O Milagre das Balas

Segue texto para pequena representação teatral:

O Milagre das Balas

 

Personagens:

  • Zebulon, O Profeta
  • Mantius, O Soldado
  • Barão Arnau Sandoval Vennera de Aragon, nobre Hazat
  • eis soldados Hazat

Cenário:

Um vilarejo simples nos campos de Aragon.
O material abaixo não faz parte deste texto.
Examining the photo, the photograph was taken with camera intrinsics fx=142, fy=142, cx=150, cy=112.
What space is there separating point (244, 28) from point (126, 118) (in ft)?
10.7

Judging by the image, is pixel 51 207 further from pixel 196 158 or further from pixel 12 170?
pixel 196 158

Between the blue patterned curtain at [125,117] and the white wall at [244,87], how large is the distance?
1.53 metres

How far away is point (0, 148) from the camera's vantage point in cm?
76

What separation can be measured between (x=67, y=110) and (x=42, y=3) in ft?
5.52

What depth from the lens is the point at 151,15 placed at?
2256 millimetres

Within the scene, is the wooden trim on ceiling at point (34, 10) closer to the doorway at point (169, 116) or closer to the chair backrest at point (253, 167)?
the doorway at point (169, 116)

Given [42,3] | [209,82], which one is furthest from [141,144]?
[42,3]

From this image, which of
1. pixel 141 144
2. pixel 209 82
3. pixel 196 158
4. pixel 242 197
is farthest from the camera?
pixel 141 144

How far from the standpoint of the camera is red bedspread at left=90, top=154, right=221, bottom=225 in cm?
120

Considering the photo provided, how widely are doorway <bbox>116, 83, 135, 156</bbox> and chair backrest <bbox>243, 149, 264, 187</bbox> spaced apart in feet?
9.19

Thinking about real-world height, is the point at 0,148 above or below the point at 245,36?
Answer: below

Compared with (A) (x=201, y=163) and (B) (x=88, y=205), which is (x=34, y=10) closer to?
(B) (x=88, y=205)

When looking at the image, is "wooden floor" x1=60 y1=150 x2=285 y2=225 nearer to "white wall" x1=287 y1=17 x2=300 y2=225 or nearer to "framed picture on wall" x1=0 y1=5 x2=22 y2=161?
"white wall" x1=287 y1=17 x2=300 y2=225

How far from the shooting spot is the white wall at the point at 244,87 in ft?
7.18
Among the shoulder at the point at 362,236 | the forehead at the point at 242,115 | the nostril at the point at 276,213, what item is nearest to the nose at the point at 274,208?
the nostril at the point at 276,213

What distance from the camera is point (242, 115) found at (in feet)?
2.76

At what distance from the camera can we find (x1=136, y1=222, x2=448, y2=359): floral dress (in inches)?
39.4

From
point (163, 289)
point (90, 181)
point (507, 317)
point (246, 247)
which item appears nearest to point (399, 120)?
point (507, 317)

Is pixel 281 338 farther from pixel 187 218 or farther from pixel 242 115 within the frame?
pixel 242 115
De um lado do palco estão os camponeses e membros da nobreza Hazat, próximos escutando a palavra do Profeta, que se encontra do outro lado do palco com seu discípulo Mantius, o Soldado.

Narrador:

Entre os muitos feitos durante a era dos milagres, Zebulon pregava a nobres e camponeses de uma vila em Aragon. Sua palavra de sabedoria era sobre o homem ser humilde e saber posição na hierarquia.

Zebulon:

Eis que um homem brilha luz em sua vida. Mas esta luz não é própria dele e sim um reflexo dos sóis em sua alma. Para que ele possa brilhar mais, ele precisa polir sua alma para que toda a luz seja refletida ao máximo.

Camponês:

E como fazemos isso senhor profeta?

Zebulon:

Sendo humilde é uma das formas de se polir o espelho da alma.

Narrador:

Nisso um nobre se indigna com a palavra do profeta e se dirige a ele.

Barão:

Isso é ridículo! Sou um nobre, logo não preciso “polir” minha alma, pois ela reflete a minha nobreza e meus feitos de grande valor e coragem.

Zebulon:

Com teu valor e tua coragem, o que isto lhe trouxe? Se não percebes tua posição de nobreza com humildade tu és temido apenas pela ponta da espada. Não é pelo respeito que teus súditos lhe obedecem e sim pelo medo.

Barão:

Como possui coragem de me insultar, sou Barão Arnau Sandoval Vennera de Aragon!

Soldados matem este insolente!

Narrador:

No momento que os soldados miraram para atirar no Profeta, Mantius, pula na frente dos rifles e recebe a saraivada de balas, assim salvando o profeta. Porém ele não morreu na investida, pois as balas retornaram aos rifles que explodiram nas mãos dos soldados. E uma das balas zuniu pela orelha direita do nobre, sem atingi-lo. Este se joga aos pés de Zebulon e diz.

Barão:

Como detém poder sobre nós! Suplico que me converta à palavra do Pancriador e juro aprender a andar nos caminhos da fé.

Zebulon:

Basta acreditar na minha palavra e aceito a tua, valoroso nobre.